Anatomy of a txtai index
Deep dive into the file formats behind a txtai embeddings index
This article inspects the filesystem of a txtai embeddings index and gives an overview of the structure.
Install dependencies
Install txtai
and all dependencies.
pip install txtai
Create index
Let's first create an index to inspect. We'll use the classic txtai example.
from txtai.embeddings import Embeddings
data = ["US tops 5 million confirmed virus cases",
"Canada's last fully intact ice shelf has suddenly collapsed, forming a Manhattan-sized iceberg",
"Beijing mobilises invasion craft along coast as Taiwan tensions escalate",
"The National Park Service warns against sacrificing slower friends in a bear attack",
"Maine man wins $1M from $25 lottery ticket",
"Make huge profits without work, earn up to $100,000 a day"]

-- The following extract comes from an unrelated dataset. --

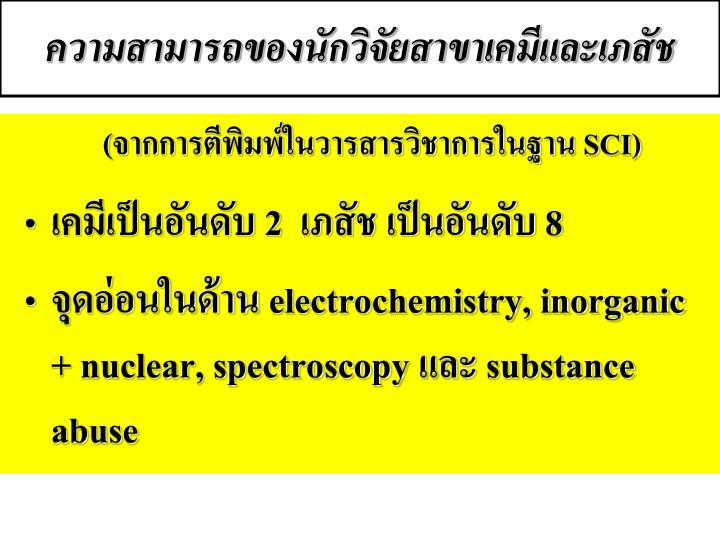 ความสามารถของนักวิจัยสาขาเคมีและเภสัช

# Create embeddings index with content enabled. The default behavior is to only store indexed vectors.
embeddings = Embeddings({"path": "sentence-transformers/nli-mpnet-base-v2", "content": True, "objects": True})
# Create an index for the list of text
embeddings.index([(uid, text, None) for uid, text in enumerate(data)])
# Run a search
embeddings.search("feel good story", 1)
[{'id': '4',
'score': 0.08329004049301147,
'text': 'Maine man wins $1M from $25 lottery ticket'}]
Print index info
Embeddings indexes have an info
method which prints metadata about the index. This can be used to see when the index was build, what settings were used and when it was last updated.
# Print metadata
embeddings.info()
{
"backend": "faiss",
"build": {
"create": "2022-03-02T15:18:41Z",
"python": "3.7.12",
"settings": {
"components": "IDMap,Flat"
},
"system": "Linux (x86_64)",
"txtai": "4.3.0"
},
"content": "sqlite",
"dimensions": 768,
"objects": true,
"offset": 6,
"path": "sentence-transformers/nli-mpnet-base-v2",
"update": "2022-03-02T15:18:41Z"
}
Save index and review file structure
Next let's save the index and review the file structure. This section prints each file, and runs commands to show
# Save the index
embeddings.save("index")
# Show basic details about index files
for f in ["config", "documents", "embeddings"]:
!ls -l "index/{f}"
!xxd "index/{f}" | head -5
!file "index/{f}"
!echo
-rw-r--r-- 1 root root 295 Mar 2 15:18 index/config
00000000: 8004 951c 0100 0000 0000 007d 9428 8c04 ...........}.(..
00000010: 7061 7468 948c 2773 656e 7465 6e63 652d path..'sentence-
00000020: 7472 616e 7366 6f72 6d65 7273 2f6e 6c69 transformers/nli
00000030: 2d6d 706e 6574 2d62 6173 652d 7632 948c -mpnet-base-v2..
00000040: 0763 6f6e 7465 6e74 948c 0673 716c 6974 .content...sqlit
index/config: data
-rw-r--r-- 1 root root 28672 Mar 2 15:18 index/documents
00000000: 5351 4c69 7465 2066 6f72 6d61 7420 3300 SQLite format 3.
00000010: 1000 0101 0040 2020 0000 0001 0000 0007 .....@ ........
00000020: 0000 0000 0000 0000 0000 0001 0000 0004 ................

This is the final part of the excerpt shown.